Collected data
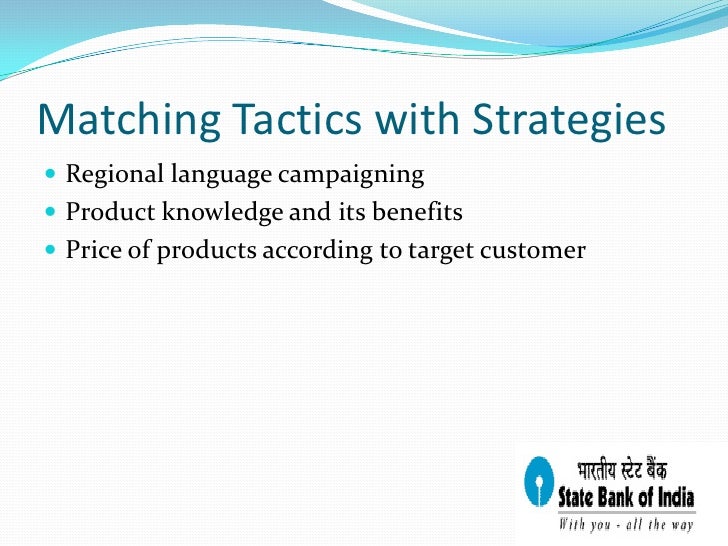 Matching Tactics with Strategies

- Regional language campaigning
- Product knowledge and its benefits
- Price of products according to target customer

भारतीय स्टेट बैंक
State Bank of India
With you - all the way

_Work required_. Transcribe the records above exactly, omitting every picture they contain.

_Problem solution_.
 Matching Tactics with Strategies

- Regional language campaigning
- Product knowledge and its benefits
- Price of products according to target customer

भारतीय स्टेट बैंक
State Bank of India
With you - all the way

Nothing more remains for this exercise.